For his part, Hector had made an instinctive linkage between the threatening notes and the mutilated corpse that reminded him too vividly of another torso of a murdered woman that had been left on display on a park bench along Miami’s South Beach decades before.
The last time Hector had seen Rachel, she had expressed a desire to kill her father and perhaps even to kill Hemingway, whom she most blamed for keeping her and Hector apart.
Since then, Rachel had certainly seen to — or helped to shape — the bloody murder of her own father.
The horrific destruction visited upon Bernard Harper had been so extreme that Hector had often wondered if Rachel’s fragile equilibrium had been compromised witnessing it.
He wondered if standing by and watching her own father’s dissection — even offering tips if her last note to Hector was to be believed — had tipped Rachel back over into committing murder herself.
For a dozen years, Hector had kept his ear to the ground...watching for news reports or wire stories that might indicate the surrealist murders had resumed somewhere else...maybe in Mexico where Rachel had said she might head next. Maybe in California, where he had last seen her.
Bu
t there had been nothing in North or South America until the revelation about the torso recently found near Hem’s house in Cuba.

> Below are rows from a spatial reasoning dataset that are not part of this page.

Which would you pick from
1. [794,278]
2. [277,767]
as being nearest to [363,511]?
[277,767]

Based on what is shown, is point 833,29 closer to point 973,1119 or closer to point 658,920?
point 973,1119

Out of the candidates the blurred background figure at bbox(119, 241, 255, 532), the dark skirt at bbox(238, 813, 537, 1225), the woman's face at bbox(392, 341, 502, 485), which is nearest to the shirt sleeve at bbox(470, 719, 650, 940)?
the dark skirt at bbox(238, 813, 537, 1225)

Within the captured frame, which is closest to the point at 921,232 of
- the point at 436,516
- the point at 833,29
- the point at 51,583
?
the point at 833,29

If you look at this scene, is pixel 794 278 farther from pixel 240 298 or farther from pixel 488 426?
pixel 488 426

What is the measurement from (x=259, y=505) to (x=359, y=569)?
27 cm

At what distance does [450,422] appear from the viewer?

Hector had immediately put out some feelers to some old Cuban friends and learned of two other mutilation murders that had occurred in recent days in and around San Francisco de Paula, where Hemingway lived. Both the victims had been prostitutes, and both of them had been “linked” to Hem during his randier late-forties and early-fifties.
When Hector determined to go to Cuba and visit Hem, he took the unprecedented step of first tipping celebrity gossip columnist Leonard Lyons to his pending trip: “I’m going down to Cuba to see my old friend Hem and fish and drink and maybe take Castro’s measure myself. Maybe get a crime novel out of that revolution. Can’t see why I should let Graham Greene have Havana all to himself.”
Hector figured the resulting blurb in Lyons’ widely distributed and wildly popular gossip column might draw Rachel out...draw her to him in Cuba, if she was indeed there...if she had broken inside again. If she had begun killing again and had now set her sites on Hem.
The door of the plane opened and passengers began de-boarding. Hector was seated near the rear of the plane and so had to await the departure of the other passengers. As he sat there, he could feel the heavy tropical heat creeping into the plane.
Hector stood and shrugged off his pale sports jacket and draped it over one arm. He slipped on his black sunglasses before stepping out into the harsh sunlight.
It was windy and the palm trees around the terminal were whipping furiously, their bending trunks creaking in the wind.
Ernest was standing by a red Chrysler, perspiring and grinning. A small thin Cuban in a gray chauffeur’s uniform was standing next to Ernest. Hem’s fourth wife, Mary, stood on the other side of Ernest...small and blond.
Hem was wearing a starched white guyabera shirt, khaki pants and brown moccasins without socks. He had a full beard now, snow white, and his white thinning hair was carefully parted at the back of his neck and combed forward in long strands.
Though there was less than a year or so between them, Hector thought Hem might have passed as Hector’s father. Hem’s magnificent, once-imposing musculature had all but collapsed and he had an enormous gut.